I am one who doesn’t go with out lotion, I have gone thru my bath and body phases. And tried all different kinds of soaps and scrubs. When I got out on my own, I didn’t used to finish my current tooth paste before I was buying a new fresh breath cavity preventing formula. Not even to mention deodorant and it may be a little unsettling to know how many hair products I have.
When you have kinky coilly hair like I do, It’s a real hunt to find out what products it likes. The down side is even of I attacked this sub-section of products I own, I probably will still have a bunch that I do use. I may have to name my hair products; one of the places I give myself permittion to keep more then a few items.
With every section I have to ask myself my guiding questions;
- Does this item spark joy? When I use it does it give me a positive feeling?
- How often do I use this? Can someone else benefit for it?
- Do I need this many___? Which one works the best? Which one do I love?
TBH, I didn’t end up decluttering a ton. Mostly just the things that were out or running out. But it’s not all bad cuz the things that I have kept actually do make me feel great! That’s the premise of this whole exercise. Intentionally surrounding myself with only the things that make me feel great.
What I learned from this process?
Though I didn’t get ride of alot, I have realized that things do have an actual energy around them. Things that linger in your life that have no real purpose. It’s kind of a metaphor for life. What people, or bad habits, or beliefs, or ideologies do we let linger in our lives that have no real value.

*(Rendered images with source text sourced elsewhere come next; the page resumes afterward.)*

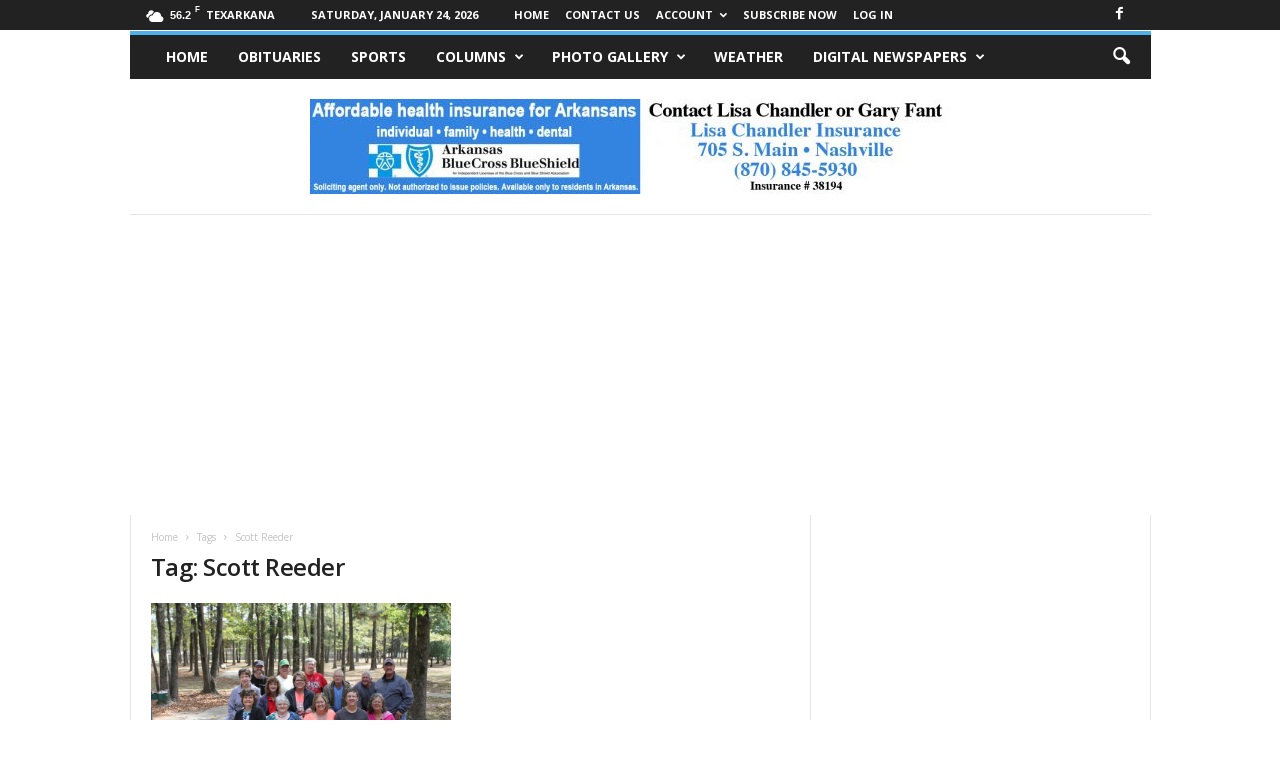

--- FILE ---
content_type: text/html; charset=utf-8
request_url: https://www.google.com/recaptcha/api2/aframe
body_size: 264
content:
<!DOCTYPE HTML><html><head><meta http-equiv="content-type" content="text/html; charset=UTF-8"></head><body><script nonce="lgzEEIoo00i6crix37TdWQ">/** Anti-fraud and anti-abuse applications only. See google.com/recaptcha */ try{var clients={'sodar':'https://pagead2.googlesyndication.com/pagead/sodar?'};window.addEventListener("message",function(a){try{if(a.source===window.parent){var b=JSON.parse(a.data);var c=clients[b['id']];if(c){var d=document.createElement('img');d.src=c+b['params']+'&rc='+(localStorage.getItem("rc::a")?sessionStorage.getItem("rc::b"):"");window.document.body.appendChild(d);sessionStorage.setItem("rc::e",parseInt(sessionStorage.getItem("rc::e")||0)+1);localStorage.setItem("rc::h",'1769264905006');}}}catch(b){}});window.parent.postMessage("_grecaptcha_ready", "*");}catch(b){}</script></body></html>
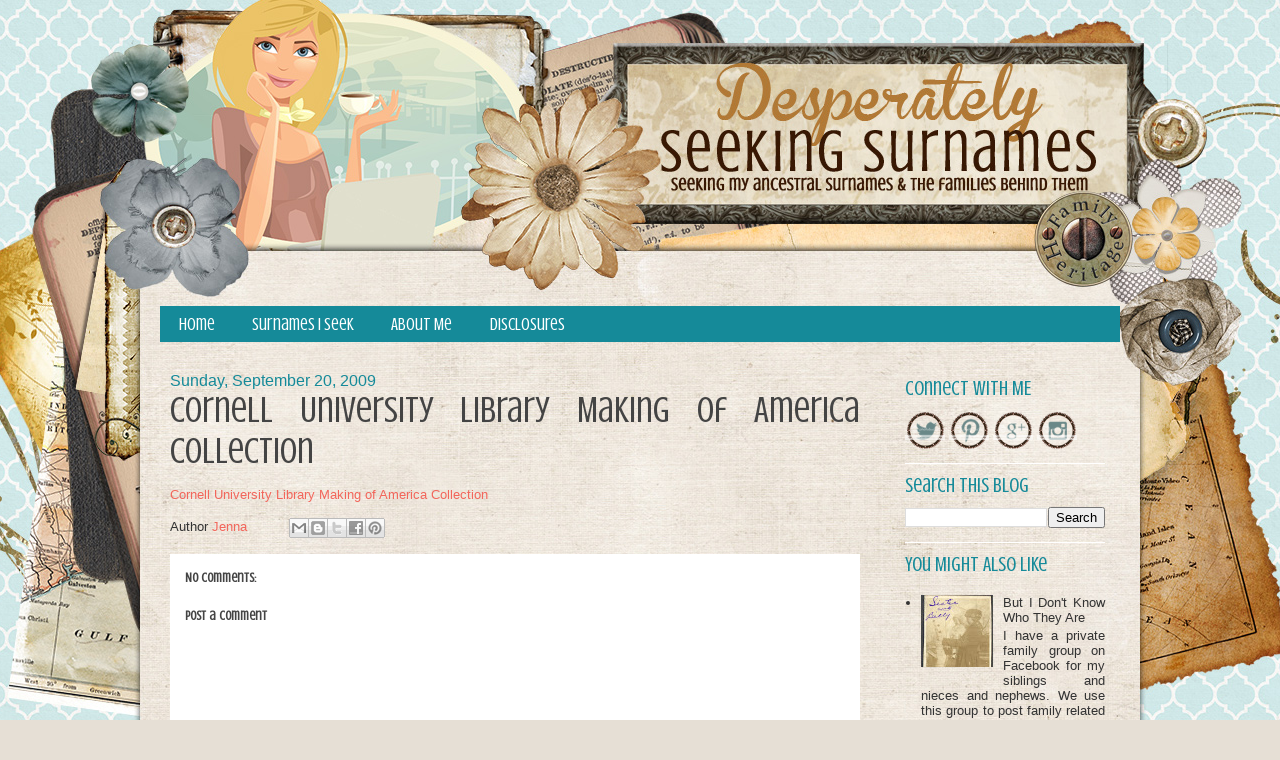

--- FILE ---
content_type: text/plain
request_url: https://www.google-analytics.com/j/collect?v=1&_v=j102&a=413133387&t=pageview&_s=1&dl=https%3A%2F%2Fwww.desperatelyseekingsurnames.com%2F2009%2F09%2Fcornell-university-library-making-of.html&ul=en-us%40posix&dt=Desperately%20Seeking%20Surnames%2C%20Genealogy%20and%20Family%20History%3A%20Cornell%20University%20Library%20Making%20of%20America%20Collection&sr=1280x720&vp=1280x720&_u=IEBAAEABAAAAACAAI~&jid=65811221&gjid=1063649608&cid=605516266.1768851600&tid=UA-16969331-1&_gid=422355878.1768851600&_r=1&_slc=1&z=1885137579
body_size: -456
content:
2,cG-Y71RJXJ9HJ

A few days back I had a real breakthrough that changed the whole trajectory of this decluttering challenge for me personally. It was to Declutter those limiting beliefs I had for myself that lingered with in me so deep that I didn’t even realize I haven’t dealt with some things.
When I started this challenge my goal was to reduce the stuff that makes me feel mentally cluttered. And also eradicate the feeling of frustration every time I walked into my personal space. Now, along with all of that there is a healing taking place and new and bright things are coming into my life.
This time I don’t have any control over these changes, they are joyful and painful all at the same time. But the are making me the person that I am ment to be.